6 For who in the clouds can be compared to Jehovah? The prophet now proceeds to illustrate farther what he had said respecting God’s wonders, and exclaims emphatically, Who in the clouds can be compared to God? The reason why he speaks of the clouds, or heaven, is because, what is not surprising, nothing is to be found upon the earth which can at all approach the glory of God. Although man excels other living creatures, yet we see how contemptible and miserable his condition is, or rather, how full it is of shame and reproach. Whence it follows, that under heaven there is no excellence which can compete with that of God. But when we ascend to heaven, immediately ravished with admiration, we conceive of a multitude of gods, which do away with the true God. The last clause of the verse, in which it is said, that among the sons of the gods there is none like the true and only God, is an explanation of the first. The opinion of some, that by the clouds, or the heavens, is to be understood the sun, moon, and stars, is disproved by the context itself. The amount then is, that even in the heavens, God alone has the entire pre-eminence, having there none as a companion or equal. The appellation the sons of the gods is here given to angels, because they neither have their origin from the earth, nor are clothed with a corruptible body, but are celestial spirits, adorned with a Divine glory. It is not meant that they are a part of the Divine essence or substance, as some fanatics dream; but as God displays his power in them, this title is attributed to them, to distinguish between their nature and ours. In short, although a greater majesty shines forth in the angels than in other creatures, at the contemplation of which we are ravished with admiration, yet come they not near God, so as to obscure and impair his glory by their excellence, or to share with him in the sovereignty of the universe. This is a point worthy of our careful attention; for, although God everywhere declares in his word that the angels are only his servants, and always ready to execute his commands, yet the world, not contented with having only one God, forges for itself a countless number of deities.

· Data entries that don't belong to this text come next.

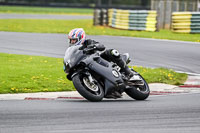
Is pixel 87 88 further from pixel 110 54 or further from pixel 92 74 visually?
pixel 110 54

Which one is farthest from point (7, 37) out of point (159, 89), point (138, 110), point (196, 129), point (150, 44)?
point (196, 129)

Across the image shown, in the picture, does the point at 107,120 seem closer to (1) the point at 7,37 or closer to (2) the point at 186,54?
(2) the point at 186,54

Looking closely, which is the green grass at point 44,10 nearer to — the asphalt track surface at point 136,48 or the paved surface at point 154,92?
the asphalt track surface at point 136,48

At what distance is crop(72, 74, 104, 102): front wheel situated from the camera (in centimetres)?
909

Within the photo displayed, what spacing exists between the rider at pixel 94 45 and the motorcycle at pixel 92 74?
0.14 m

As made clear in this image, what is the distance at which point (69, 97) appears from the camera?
10.1m

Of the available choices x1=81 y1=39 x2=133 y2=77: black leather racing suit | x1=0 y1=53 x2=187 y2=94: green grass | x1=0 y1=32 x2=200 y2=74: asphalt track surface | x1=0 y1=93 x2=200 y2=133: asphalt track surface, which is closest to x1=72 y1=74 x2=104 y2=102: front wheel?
x1=0 y1=93 x2=200 y2=133: asphalt track surface

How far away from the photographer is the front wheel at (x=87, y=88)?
909 cm

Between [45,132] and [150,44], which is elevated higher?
[45,132]

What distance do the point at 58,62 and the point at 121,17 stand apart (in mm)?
14198

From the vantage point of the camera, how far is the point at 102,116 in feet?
26.3

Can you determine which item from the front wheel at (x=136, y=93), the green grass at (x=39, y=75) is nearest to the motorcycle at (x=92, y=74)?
the front wheel at (x=136, y=93)

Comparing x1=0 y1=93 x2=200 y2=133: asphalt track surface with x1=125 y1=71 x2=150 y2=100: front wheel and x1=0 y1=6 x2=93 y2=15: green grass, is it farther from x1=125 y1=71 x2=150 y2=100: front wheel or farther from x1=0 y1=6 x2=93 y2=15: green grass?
x1=0 y1=6 x2=93 y2=15: green grass

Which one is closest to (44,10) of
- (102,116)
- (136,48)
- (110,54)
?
(136,48)
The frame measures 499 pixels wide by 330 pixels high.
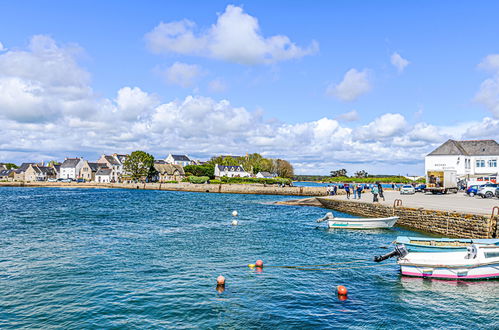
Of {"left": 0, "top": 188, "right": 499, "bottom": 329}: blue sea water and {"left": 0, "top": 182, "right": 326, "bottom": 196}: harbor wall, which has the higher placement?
{"left": 0, "top": 182, "right": 326, "bottom": 196}: harbor wall

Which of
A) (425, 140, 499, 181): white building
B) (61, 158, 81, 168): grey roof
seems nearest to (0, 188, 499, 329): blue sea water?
(425, 140, 499, 181): white building

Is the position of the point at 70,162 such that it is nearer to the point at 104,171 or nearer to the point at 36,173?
the point at 36,173

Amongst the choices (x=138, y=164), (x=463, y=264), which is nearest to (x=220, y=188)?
(x=138, y=164)

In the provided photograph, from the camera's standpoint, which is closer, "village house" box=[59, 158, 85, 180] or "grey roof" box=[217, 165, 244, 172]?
"grey roof" box=[217, 165, 244, 172]

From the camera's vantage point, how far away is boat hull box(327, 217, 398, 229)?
2945 centimetres

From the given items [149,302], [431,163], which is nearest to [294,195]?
[431,163]

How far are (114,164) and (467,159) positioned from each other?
129028 mm

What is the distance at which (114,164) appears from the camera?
150m

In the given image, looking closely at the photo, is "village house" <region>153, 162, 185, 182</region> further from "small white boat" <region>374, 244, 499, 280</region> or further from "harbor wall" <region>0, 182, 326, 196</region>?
"small white boat" <region>374, 244, 499, 280</region>

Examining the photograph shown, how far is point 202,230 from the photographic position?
28.8 meters

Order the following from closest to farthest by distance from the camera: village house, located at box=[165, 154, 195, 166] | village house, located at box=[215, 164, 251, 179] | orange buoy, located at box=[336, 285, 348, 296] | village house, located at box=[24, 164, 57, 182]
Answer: orange buoy, located at box=[336, 285, 348, 296] < village house, located at box=[215, 164, 251, 179] < village house, located at box=[24, 164, 57, 182] < village house, located at box=[165, 154, 195, 166]

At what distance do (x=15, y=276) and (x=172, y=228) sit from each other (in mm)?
15021

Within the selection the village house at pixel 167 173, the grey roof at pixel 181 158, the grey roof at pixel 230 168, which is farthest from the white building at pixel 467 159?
the grey roof at pixel 181 158

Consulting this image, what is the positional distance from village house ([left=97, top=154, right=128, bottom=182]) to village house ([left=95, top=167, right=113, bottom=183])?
1145mm
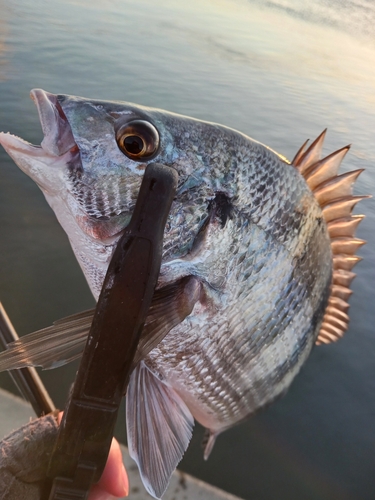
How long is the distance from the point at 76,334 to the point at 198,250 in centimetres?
33

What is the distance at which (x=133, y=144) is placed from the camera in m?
0.81

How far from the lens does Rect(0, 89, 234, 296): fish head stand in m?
0.79

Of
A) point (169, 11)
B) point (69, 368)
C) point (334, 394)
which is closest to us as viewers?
point (69, 368)

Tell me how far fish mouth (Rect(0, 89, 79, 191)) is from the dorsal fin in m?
0.66

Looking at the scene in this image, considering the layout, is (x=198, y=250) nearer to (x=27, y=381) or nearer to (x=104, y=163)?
(x=104, y=163)

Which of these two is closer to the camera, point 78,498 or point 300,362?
point 78,498

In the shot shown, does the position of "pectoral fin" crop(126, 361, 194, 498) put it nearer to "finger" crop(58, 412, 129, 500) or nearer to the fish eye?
"finger" crop(58, 412, 129, 500)

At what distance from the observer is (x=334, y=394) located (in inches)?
88.4

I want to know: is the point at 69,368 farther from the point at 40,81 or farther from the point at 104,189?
the point at 40,81

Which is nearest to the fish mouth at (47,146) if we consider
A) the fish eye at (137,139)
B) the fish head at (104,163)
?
the fish head at (104,163)

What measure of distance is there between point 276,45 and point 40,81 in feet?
21.7

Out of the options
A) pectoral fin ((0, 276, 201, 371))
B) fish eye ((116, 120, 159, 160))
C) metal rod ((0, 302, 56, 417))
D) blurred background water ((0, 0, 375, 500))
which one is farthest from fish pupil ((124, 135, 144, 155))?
blurred background water ((0, 0, 375, 500))

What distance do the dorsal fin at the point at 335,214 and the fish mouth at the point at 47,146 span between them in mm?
662

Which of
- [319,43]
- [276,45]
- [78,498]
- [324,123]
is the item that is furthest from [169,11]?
[78,498]
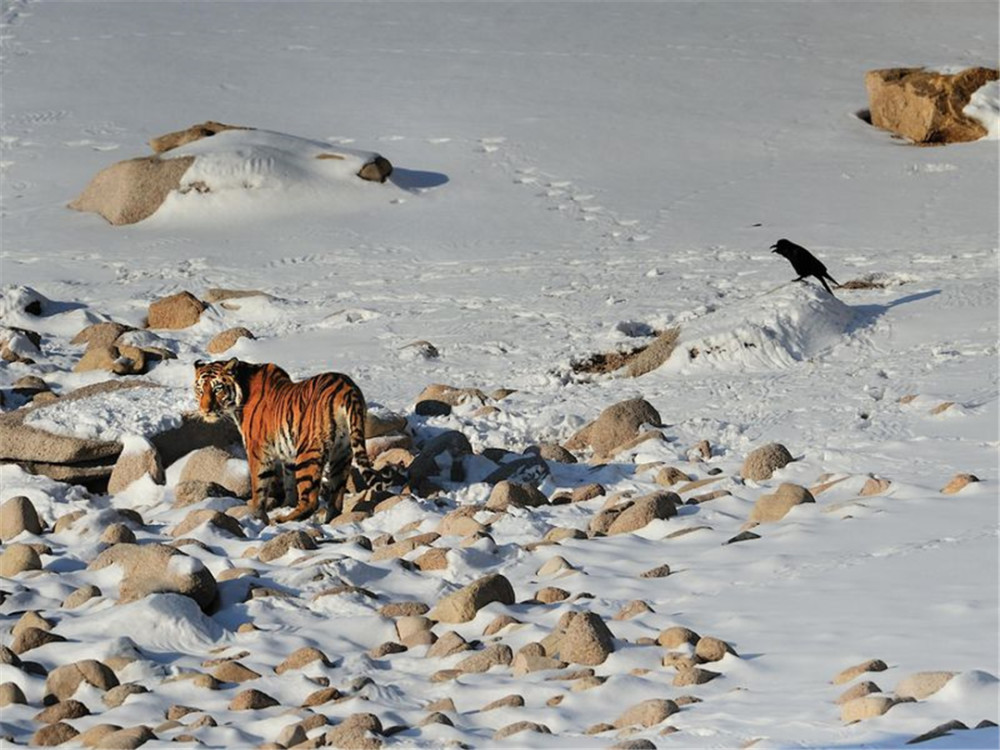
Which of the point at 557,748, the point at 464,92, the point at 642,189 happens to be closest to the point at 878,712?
the point at 557,748

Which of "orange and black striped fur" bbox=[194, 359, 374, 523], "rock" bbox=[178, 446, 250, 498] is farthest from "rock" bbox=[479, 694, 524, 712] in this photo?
"rock" bbox=[178, 446, 250, 498]

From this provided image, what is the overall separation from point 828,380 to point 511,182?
8127 millimetres

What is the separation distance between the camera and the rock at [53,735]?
6340 millimetres

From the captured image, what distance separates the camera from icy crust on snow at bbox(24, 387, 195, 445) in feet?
34.2

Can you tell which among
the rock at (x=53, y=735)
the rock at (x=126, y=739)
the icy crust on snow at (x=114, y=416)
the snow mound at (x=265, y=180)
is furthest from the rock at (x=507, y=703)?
the snow mound at (x=265, y=180)

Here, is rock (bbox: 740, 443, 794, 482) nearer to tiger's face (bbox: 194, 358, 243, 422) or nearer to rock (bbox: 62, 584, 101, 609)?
tiger's face (bbox: 194, 358, 243, 422)

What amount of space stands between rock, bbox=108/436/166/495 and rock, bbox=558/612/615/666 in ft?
13.4

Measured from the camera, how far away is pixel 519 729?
6035 millimetres

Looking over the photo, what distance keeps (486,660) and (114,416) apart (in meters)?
4.41

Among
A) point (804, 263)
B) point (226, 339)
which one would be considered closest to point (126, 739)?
point (226, 339)

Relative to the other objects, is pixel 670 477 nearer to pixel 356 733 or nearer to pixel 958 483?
pixel 958 483

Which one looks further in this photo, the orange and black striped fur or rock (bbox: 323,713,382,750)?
A: the orange and black striped fur

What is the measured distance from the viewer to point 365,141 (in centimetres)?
2114

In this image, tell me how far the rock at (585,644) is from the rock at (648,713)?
0.66m
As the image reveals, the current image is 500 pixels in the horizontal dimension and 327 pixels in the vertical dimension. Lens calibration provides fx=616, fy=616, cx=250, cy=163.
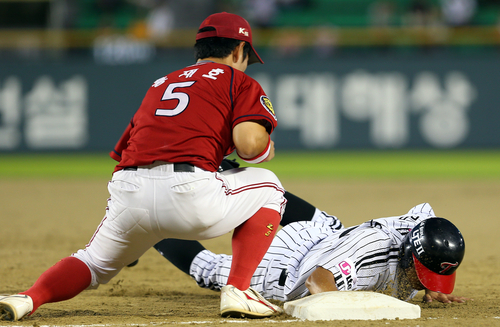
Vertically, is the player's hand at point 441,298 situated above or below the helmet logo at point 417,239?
below

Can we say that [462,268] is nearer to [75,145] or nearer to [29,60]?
[75,145]

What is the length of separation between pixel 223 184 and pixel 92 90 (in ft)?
35.2

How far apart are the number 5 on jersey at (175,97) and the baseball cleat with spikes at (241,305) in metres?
0.91

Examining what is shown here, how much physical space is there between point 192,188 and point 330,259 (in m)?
0.82

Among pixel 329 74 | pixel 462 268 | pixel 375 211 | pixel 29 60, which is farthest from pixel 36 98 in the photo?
pixel 462 268

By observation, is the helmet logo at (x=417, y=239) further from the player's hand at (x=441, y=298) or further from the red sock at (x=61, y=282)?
the red sock at (x=61, y=282)

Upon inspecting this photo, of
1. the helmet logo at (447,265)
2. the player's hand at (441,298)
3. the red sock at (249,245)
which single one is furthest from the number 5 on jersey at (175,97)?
the player's hand at (441,298)

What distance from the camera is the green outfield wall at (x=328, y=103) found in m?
12.9

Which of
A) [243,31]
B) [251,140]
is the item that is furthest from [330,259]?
[243,31]

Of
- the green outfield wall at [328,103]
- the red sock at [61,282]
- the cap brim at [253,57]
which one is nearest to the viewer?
the red sock at [61,282]

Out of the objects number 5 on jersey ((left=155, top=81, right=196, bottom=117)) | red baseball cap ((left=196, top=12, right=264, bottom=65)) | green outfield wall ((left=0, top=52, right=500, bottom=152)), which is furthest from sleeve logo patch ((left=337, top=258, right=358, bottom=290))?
green outfield wall ((left=0, top=52, right=500, bottom=152))

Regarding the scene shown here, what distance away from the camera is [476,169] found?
12188 mm

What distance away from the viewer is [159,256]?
5.60m

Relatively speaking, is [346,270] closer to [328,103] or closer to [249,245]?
[249,245]
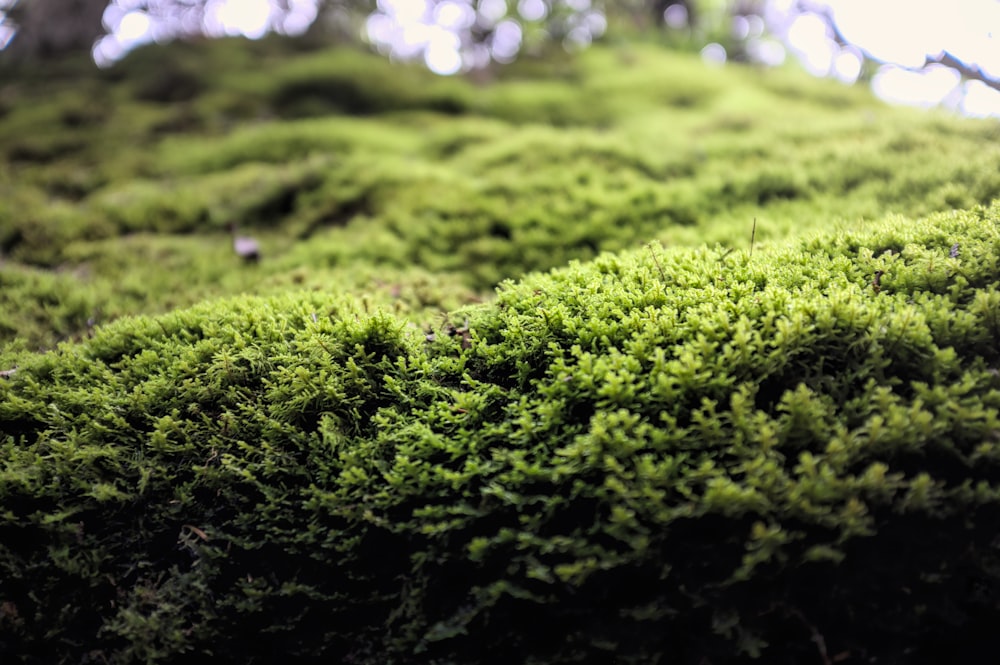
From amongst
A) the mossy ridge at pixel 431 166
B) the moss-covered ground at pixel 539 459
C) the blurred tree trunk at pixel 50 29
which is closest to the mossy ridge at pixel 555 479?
the moss-covered ground at pixel 539 459

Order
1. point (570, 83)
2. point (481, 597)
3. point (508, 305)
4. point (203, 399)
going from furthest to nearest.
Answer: point (570, 83) → point (508, 305) → point (203, 399) → point (481, 597)

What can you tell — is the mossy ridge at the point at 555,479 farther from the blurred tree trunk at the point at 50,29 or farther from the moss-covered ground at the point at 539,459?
the blurred tree trunk at the point at 50,29

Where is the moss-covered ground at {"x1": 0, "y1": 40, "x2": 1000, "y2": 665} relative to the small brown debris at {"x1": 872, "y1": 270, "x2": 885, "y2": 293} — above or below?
Result: below

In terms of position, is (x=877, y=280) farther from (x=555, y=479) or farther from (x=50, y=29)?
(x=50, y=29)

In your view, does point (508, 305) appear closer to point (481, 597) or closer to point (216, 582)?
point (481, 597)

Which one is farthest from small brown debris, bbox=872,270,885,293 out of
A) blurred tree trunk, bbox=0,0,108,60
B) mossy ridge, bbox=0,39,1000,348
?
A: blurred tree trunk, bbox=0,0,108,60

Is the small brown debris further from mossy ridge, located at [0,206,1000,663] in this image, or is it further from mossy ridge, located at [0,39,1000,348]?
mossy ridge, located at [0,39,1000,348]

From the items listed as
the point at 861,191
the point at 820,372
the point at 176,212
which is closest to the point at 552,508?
the point at 820,372
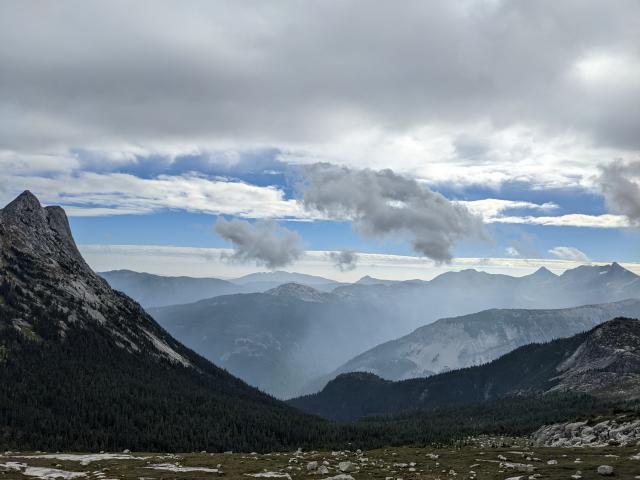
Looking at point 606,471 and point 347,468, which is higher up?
point 606,471

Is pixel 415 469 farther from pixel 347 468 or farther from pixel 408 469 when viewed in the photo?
pixel 347 468

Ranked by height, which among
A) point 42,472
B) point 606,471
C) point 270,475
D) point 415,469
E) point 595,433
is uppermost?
point 606,471

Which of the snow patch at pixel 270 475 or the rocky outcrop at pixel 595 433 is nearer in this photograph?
the snow patch at pixel 270 475

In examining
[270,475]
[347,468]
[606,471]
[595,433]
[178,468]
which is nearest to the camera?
[606,471]

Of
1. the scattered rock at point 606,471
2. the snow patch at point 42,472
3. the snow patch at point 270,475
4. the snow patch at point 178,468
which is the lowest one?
the snow patch at point 178,468

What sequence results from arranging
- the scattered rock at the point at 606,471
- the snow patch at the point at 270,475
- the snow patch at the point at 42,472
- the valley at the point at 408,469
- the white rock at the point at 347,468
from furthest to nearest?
the snow patch at the point at 42,472
the white rock at the point at 347,468
the snow patch at the point at 270,475
the valley at the point at 408,469
the scattered rock at the point at 606,471

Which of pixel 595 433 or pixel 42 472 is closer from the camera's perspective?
pixel 42 472

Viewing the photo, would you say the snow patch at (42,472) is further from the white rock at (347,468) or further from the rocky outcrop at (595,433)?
the rocky outcrop at (595,433)

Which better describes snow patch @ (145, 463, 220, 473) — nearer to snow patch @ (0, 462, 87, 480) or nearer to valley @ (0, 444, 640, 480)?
valley @ (0, 444, 640, 480)

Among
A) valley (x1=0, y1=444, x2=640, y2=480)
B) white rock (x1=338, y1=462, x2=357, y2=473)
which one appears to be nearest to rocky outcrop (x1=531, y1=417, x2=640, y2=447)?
valley (x1=0, y1=444, x2=640, y2=480)

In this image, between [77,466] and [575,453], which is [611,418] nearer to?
[575,453]

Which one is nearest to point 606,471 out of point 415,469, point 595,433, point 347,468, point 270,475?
point 415,469

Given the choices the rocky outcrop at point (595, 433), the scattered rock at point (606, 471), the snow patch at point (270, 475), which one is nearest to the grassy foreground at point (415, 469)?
the snow patch at point (270, 475)

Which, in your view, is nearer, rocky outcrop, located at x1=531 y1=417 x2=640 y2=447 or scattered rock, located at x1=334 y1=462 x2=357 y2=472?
scattered rock, located at x1=334 y1=462 x2=357 y2=472
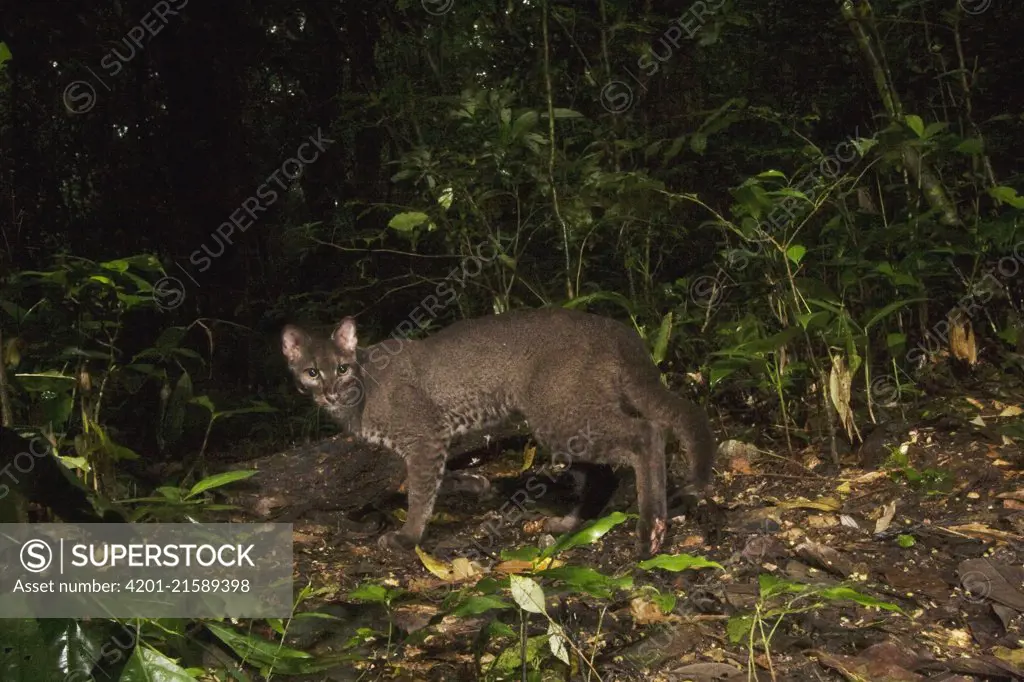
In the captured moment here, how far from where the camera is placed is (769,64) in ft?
29.9

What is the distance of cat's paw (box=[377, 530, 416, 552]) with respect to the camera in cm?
478

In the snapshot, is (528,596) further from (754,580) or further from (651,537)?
(651,537)

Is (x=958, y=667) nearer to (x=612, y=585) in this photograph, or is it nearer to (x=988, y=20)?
(x=612, y=585)

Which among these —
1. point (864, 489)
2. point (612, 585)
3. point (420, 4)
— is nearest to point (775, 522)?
point (864, 489)

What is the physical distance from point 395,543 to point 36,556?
7.62 feet

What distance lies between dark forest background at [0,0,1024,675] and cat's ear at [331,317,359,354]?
58 centimetres

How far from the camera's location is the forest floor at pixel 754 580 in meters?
2.93

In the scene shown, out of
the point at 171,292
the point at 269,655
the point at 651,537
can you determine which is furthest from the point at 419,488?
the point at 171,292

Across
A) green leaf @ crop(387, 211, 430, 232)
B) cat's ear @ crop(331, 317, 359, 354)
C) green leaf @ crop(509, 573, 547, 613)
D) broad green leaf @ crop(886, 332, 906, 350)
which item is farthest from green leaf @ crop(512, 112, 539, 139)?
green leaf @ crop(509, 573, 547, 613)

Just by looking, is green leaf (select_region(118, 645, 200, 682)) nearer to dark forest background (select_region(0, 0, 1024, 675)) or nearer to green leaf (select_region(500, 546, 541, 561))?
green leaf (select_region(500, 546, 541, 561))

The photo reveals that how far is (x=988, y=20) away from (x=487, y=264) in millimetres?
3907

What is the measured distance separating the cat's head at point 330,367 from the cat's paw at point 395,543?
0.81 m

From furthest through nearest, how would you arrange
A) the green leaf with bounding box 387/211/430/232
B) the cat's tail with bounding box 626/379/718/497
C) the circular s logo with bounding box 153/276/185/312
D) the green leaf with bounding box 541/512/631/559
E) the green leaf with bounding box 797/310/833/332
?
the circular s logo with bounding box 153/276/185/312, the green leaf with bounding box 387/211/430/232, the green leaf with bounding box 797/310/833/332, the cat's tail with bounding box 626/379/718/497, the green leaf with bounding box 541/512/631/559

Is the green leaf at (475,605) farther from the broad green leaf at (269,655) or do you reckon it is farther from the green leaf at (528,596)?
the broad green leaf at (269,655)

To the same effect is the following verse, in which it is affirmed, that God is very terrible in the assembly of the saints. In these words is censured that devilish superstition, to which almost all men are prone, of exalting angels beyond measure, and without reason. But if the angels themselves tremble, and are afraid before the Divine Majesty, why should they not be regarded as subjects, and kept in their own rank, that God alone may have the sovereignty entirely to himself? Farther, when they are represented as around God, the meaning is, that they surround his royal throne like body-guards, and are always ready to execute his behests. In the subsequent verse the same thing is repeated yet again, Who is a strong God as thou art? and this is done, that at least the fear of the Divine Majesty may teach us to beware of robbing him of the honor which belongs to him. That we may not, however, by too much fear, be prevented from approaching him, some portion of sweetness is intermingled with this description, when it is declared, that his truth is to be seen round about him on all sides; by which we are to understand, that God is always steadfast in his promises, and that whatever changes may happen, he nevertheless continues invariably true, both before and behind, on the right hand and on the left. 528528     Ainsworth reads, “God is daunting terrible.” The original word is נערף, naarats, from ערף, arats, he was broken, bruised, terrified. “An epithet of God,” says Bythner “as though breaking all things.”